_Task A_
According to the post on new enterprises in Franklin, why did the writer go through downtown Franklin last weekend? Answer in one to three sentences.
_Task B_
Continue the post on new enterprises in Franklin from its final sentence.

_Source text_

---+---

Friday, September 25, 2009

New Enterprises in Franklin

(News-Herald, September 24) I took a quick trip through down town Franklin last weekend to get a peek at some of the new projects there.
First I made a stop at the Liberty Galleria. The newly refurbished space on Liberty Street has a small but interesting assortment of goodies. Chocolate from Foxburg, toys from Cochranton. Some pet stuff. A great assortment of heat-rendering ingredients for people who like to make food that bites back. And all the way in back a freezer loaded with baklava.
Most intriguing is a toy that is part building block and part marble track. The possibilities seem far more intriguing than the name (Block N Roll), and I was surprised to see that it’s produced by a toy company headquartered on Third Street in Franklin. I’ll do some research and get back to you on that one.
The Galleria also includes glass stuff, assorted jewelry, pet goodies, and a lot of empty air. There’s plenty of space left for fledgling entrepreneurs (if I had money to invest in inventory, I’d set up the Venangoland authors bookstore). And they’ve done a nice job of rescuing the building and turning it into something than any sort of business could happily locate into.

---+---

_Stored data_
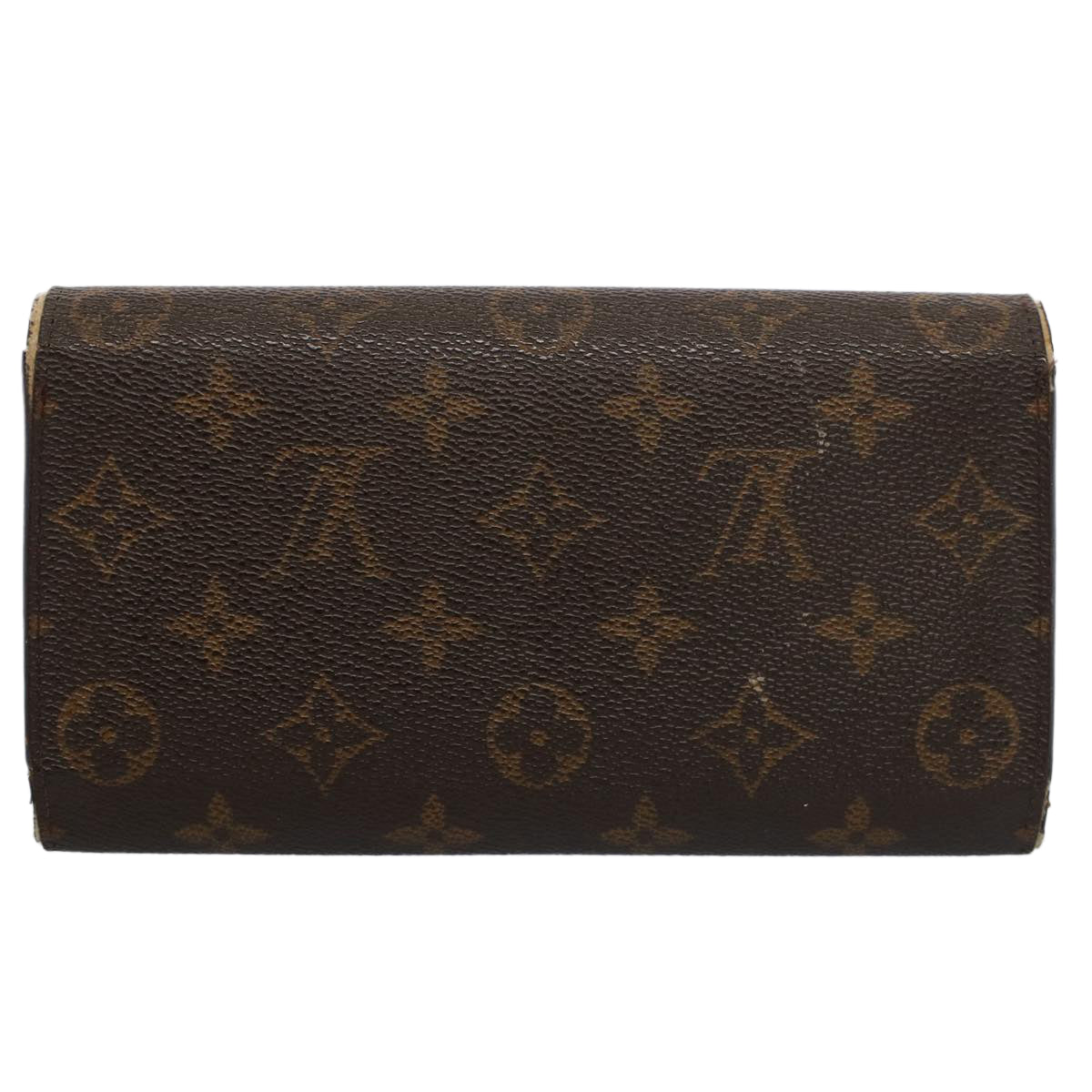 LOUIS VUITTON Monogram Portefeuille International Long Wallet M61217 Auth 52793 - 0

---+---

_Expected answer A_
The writer went through downtown Franklin to get a peek at some of the new projects there.

_Expected answer B_
But I was just passing through the Galleria as an appetizer to the main course; Sandy Baker had agreed to give me a peek inside the old Franklin Club.
The club was originally called the Nursery Club; the actual organization dates back to the late 1870’s. But the Nursery Club didn’t buy its clubhouse until a decade later. That structure, previously a private home, was purchased for $8,000. Adding a ballroom and expanding some other facilities cost another six grand. Costs have gone up a tad during the 120 years the club has perched there.
The “Nursery of Great Men” slogan had caught on for a while in Franklin; it’s actual origin was Erie politician Morrow B. Lowry, who was trying to make fun of us. We took the line and ran with it, aggressively mocking him right back.
But eventually the attraction of the odd motto faded (as a school sports nickname, “Fighting Nurserymen” raises a variety of disturbing images). Eventually Franklin athletes became Knights, and the Nursery Club became the Franklin Club.
The Bakers have been busy inside the old building, though long-time club fans will not be alarmed by what they find. The first and second floors are newly recarpeted and wallpapered. The ballroom doesn’t get new wallpaper (thereby preserving what may have been the single ugliest feature of the club), but it is getting a reproduction tin ceiling. Most of the bars are being rebuilt. If you never spent much time in the club, things will seem largely unchanged when you walk in. It still gives an atmosphere of muted elegance and accessible class.
The biggest changes, ironically, are in the area that most local folks never saw—the exclusive basement rooms. This was the members-only bar and restaurant that ordinary civilians never got to see.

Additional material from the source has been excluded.